Subverting http sessions on local networks is certainly a hot, quiet topic for the past year. First (most likely not first, but first for my purposes) was Sidejacking. At Defcon Beale spoke about his tool The Middler doing http fiddling. And now I read about Surf Jacking, which pretty much is an interesting bit of http fiddling.
How do you detect that someone is re-routing LAN traffic? If one knows the expected MAC address of the DHCP/Gateway devices, then one can implement firewall rules or just watch for changing ARPs. If you think someone might be hijacking your http sessions, purposely open an https session with some site and see if their cert is valid. If it is, there’s a decently good chance no one is interested in your traffic. If someone is interested and MITMing you, then the cert should give warnings.
For an enterprise, what do you do? Well, I think the only valuable recourse is to make every laptop VPN into the mothership and browse through it using more trusted services. A user can also inspect cookies to make sure they are encrypted, and try their best to ensure that SSL persists. Even watching wire traffic for weird ARPs can help.
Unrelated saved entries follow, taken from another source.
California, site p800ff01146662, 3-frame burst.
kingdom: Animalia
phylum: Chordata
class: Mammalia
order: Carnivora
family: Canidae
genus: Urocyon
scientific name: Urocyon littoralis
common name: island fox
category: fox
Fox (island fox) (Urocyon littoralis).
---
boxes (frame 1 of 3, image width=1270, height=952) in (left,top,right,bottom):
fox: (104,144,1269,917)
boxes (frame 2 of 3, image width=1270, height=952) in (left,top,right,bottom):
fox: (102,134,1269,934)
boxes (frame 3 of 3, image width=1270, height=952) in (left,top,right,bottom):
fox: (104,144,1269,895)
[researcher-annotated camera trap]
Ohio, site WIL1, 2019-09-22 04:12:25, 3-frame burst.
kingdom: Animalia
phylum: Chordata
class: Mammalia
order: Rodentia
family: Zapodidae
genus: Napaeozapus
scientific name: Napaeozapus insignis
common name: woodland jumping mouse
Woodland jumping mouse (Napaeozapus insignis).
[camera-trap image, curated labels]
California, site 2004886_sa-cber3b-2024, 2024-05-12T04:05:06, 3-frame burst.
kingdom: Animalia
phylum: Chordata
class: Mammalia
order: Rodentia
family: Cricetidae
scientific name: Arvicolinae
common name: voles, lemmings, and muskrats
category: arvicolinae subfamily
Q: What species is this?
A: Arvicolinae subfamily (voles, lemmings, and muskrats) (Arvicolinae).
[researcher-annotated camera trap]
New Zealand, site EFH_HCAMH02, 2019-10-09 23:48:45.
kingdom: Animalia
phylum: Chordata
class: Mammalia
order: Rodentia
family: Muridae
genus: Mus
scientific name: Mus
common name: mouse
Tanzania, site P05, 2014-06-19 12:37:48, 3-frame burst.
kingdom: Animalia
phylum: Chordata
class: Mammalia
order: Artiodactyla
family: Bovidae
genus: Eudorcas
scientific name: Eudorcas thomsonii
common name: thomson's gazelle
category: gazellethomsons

The downside of all of this? It’s not easy being informed and secure. I wouldn’t expect any of my users to understand any of this, let alone actually practice it. This is why I think endpoints and especially public local networks are a dangerous hunting ground right now. These are advanced topics, and the only way to combat such advanced topics are long-term education and technological controls (like bumpers in the gutters of bowling lanes).